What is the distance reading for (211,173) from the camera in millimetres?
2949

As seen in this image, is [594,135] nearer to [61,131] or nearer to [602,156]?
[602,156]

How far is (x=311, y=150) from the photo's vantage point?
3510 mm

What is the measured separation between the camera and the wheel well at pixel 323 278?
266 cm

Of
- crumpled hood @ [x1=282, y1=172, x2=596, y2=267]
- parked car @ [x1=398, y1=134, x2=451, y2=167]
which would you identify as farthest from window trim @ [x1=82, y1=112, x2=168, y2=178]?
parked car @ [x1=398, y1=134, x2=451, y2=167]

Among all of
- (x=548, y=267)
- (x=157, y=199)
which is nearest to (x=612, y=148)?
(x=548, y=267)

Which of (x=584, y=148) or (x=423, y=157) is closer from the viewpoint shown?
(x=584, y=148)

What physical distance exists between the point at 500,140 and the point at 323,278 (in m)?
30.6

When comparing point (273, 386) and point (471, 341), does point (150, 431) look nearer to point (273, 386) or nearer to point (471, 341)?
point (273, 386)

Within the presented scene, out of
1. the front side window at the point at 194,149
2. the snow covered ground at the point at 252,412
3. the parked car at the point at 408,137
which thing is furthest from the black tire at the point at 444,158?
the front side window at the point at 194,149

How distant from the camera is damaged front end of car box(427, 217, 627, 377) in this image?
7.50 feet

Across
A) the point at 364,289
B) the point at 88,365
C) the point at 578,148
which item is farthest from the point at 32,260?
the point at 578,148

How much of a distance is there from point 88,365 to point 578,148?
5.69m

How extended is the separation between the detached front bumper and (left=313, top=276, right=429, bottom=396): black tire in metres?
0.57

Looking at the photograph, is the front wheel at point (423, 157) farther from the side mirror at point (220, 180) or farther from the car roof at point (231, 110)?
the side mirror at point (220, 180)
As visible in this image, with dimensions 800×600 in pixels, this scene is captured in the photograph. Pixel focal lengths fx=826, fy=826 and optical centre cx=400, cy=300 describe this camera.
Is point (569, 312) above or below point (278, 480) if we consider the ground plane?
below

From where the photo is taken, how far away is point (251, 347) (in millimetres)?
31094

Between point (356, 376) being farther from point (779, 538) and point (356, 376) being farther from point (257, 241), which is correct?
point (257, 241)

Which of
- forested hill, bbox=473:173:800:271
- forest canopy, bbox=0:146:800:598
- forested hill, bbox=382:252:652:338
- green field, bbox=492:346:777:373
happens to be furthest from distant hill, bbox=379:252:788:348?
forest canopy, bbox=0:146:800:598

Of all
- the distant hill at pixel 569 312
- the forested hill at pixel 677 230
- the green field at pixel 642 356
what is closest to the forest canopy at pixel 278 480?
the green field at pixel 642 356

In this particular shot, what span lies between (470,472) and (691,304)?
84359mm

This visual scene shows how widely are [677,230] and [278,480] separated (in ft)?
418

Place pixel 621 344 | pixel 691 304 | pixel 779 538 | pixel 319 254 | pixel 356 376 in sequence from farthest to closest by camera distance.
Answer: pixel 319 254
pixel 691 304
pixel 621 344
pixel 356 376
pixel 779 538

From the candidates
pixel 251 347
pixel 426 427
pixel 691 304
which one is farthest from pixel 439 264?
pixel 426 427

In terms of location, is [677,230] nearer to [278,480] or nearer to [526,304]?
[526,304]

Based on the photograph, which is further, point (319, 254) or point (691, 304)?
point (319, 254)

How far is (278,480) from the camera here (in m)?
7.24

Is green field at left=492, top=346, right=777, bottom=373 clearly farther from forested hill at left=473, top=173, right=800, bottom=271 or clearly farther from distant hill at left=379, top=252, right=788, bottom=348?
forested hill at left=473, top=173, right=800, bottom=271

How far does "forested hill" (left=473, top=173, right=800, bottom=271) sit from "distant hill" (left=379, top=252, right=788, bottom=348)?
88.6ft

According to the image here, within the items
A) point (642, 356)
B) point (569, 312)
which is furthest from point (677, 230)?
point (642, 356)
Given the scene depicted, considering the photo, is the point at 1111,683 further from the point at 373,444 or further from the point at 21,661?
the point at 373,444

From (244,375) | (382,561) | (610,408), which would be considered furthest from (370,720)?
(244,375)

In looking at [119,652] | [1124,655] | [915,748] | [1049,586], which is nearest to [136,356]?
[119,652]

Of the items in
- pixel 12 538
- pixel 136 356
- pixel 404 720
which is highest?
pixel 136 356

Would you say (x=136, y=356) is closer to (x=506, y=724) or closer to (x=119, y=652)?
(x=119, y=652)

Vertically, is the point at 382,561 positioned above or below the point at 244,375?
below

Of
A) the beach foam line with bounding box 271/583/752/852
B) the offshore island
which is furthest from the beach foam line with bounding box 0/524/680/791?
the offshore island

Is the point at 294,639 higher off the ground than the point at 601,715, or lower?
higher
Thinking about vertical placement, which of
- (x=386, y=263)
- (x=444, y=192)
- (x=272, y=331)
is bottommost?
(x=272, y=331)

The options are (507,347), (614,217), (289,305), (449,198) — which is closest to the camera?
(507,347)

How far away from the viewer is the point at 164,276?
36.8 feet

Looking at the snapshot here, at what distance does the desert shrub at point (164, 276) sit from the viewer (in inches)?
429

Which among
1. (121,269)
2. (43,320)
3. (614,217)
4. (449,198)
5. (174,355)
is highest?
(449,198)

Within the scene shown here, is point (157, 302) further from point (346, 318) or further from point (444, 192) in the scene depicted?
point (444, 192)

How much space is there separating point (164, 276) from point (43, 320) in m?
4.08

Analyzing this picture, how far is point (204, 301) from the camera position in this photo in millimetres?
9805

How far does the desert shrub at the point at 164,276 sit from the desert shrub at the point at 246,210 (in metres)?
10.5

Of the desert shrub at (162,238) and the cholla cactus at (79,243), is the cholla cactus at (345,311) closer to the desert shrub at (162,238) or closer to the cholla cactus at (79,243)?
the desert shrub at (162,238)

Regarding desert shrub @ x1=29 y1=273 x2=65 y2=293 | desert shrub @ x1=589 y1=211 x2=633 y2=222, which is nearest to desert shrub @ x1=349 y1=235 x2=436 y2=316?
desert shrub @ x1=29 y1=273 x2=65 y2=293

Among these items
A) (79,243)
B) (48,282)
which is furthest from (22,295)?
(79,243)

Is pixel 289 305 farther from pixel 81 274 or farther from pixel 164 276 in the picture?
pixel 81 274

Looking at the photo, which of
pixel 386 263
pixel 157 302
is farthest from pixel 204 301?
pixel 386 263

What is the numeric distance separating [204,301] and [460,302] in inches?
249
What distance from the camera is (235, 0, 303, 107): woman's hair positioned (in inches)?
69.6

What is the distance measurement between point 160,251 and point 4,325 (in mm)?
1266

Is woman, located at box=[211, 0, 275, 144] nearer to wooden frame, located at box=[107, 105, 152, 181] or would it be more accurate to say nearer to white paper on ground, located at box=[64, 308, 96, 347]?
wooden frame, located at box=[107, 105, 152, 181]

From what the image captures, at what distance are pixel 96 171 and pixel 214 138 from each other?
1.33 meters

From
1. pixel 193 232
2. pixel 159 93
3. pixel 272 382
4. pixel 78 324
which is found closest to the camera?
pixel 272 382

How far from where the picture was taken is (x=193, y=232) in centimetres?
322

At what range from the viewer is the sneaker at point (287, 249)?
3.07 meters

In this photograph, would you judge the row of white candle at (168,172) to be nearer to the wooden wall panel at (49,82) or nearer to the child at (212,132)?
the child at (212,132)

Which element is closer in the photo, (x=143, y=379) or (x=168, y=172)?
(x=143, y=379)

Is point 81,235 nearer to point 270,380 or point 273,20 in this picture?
+ + + + +
■ **Problem statement**
Copy out the stretch from the line containing "Which element is" through the end of the data, keeping every character unchanged.

■ **Finished exercise**
Which element is closer in the photo, (x=143, y=379) or (x=168, y=172)?
(x=143, y=379)

Is point 81,235 nearer to point 270,380 or point 273,20 in this picture?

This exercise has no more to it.